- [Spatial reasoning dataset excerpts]

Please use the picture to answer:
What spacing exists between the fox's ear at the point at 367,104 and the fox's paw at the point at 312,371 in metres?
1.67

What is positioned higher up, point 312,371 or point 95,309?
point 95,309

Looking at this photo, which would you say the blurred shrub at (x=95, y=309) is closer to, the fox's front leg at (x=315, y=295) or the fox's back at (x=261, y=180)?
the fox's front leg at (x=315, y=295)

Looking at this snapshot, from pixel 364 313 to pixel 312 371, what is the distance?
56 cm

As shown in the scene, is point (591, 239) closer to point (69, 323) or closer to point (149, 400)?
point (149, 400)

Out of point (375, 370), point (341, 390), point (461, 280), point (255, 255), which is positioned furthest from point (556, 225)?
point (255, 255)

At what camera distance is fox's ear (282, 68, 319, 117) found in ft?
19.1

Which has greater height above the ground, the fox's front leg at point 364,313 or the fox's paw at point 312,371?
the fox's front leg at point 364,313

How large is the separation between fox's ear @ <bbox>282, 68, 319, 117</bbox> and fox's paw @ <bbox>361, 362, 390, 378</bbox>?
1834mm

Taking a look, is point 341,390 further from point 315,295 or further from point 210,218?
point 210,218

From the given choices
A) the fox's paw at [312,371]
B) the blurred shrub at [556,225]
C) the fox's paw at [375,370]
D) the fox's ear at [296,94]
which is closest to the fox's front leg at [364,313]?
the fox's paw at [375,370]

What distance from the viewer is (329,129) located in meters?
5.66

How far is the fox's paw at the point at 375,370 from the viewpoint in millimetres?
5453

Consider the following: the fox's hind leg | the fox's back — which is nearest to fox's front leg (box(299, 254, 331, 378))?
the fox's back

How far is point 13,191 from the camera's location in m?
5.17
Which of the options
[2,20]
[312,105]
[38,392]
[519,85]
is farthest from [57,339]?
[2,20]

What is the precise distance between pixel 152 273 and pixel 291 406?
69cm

- [Exercise instructions] Give all the records again. Match them exactly.

- [Solution below]
Please use the picture to answer:
What spacing exists between the fox's ear at the point at 367,104 and the fox's paw at the point at 312,371 in metres?
1.67

What is positioned higher up, point 312,371 or point 95,309?
point 95,309

Looking at this photo, which would you say the blurred shrub at (x=95, y=309) is closer to, the fox's front leg at (x=315, y=295) or the fox's back at (x=261, y=180)?
the fox's front leg at (x=315, y=295)

Looking at this snapshot, from pixel 364 313 to pixel 312 371, what is the distance?
56 cm

As shown in the scene, is point (591, 239) closer to point (69, 323) or closer to point (149, 400)?
point (149, 400)

Out of point (375, 370), point (341, 390), point (461, 280), point (255, 255), which is positioned furthest from point (556, 225)?
point (255, 255)

At what camera distance is fox's ear (282, 68, 319, 117) found in ft?
19.1

Which has greater height above the ground, the fox's front leg at point 364,313 or the fox's paw at point 312,371?
the fox's front leg at point 364,313

How large is the separation between fox's ear @ <bbox>282, 68, 319, 117</bbox> and fox's paw @ <bbox>361, 362, 390, 378</bbox>?
1834mm

Taking a look, is point 341,390 further from point 315,295 or further from point 210,218?
point 210,218

From the given choices
A) the fox's paw at [312,371]
B) the blurred shrub at [556,225]
C) the fox's paw at [375,370]
D) the fox's ear at [296,94]
which is closest to the fox's front leg at [364,313]?
the fox's paw at [375,370]

What distance from the viewer is (329,129) located in meters?
5.66

How far is the fox's paw at the point at 375,370 from the viewpoint in millimetres?
5453

Consider the following: the fox's hind leg | the fox's back — which is nearest to fox's front leg (box(299, 254, 331, 378))?
the fox's back

How far is point 13,191 from the camera's location in m?
5.17
Which of the options
[2,20]
[312,105]
[38,392]
[519,85]
is farthest from [57,339]?
[2,20]

What is the precise distance between pixel 152 273 and pixel 291 406?
69cm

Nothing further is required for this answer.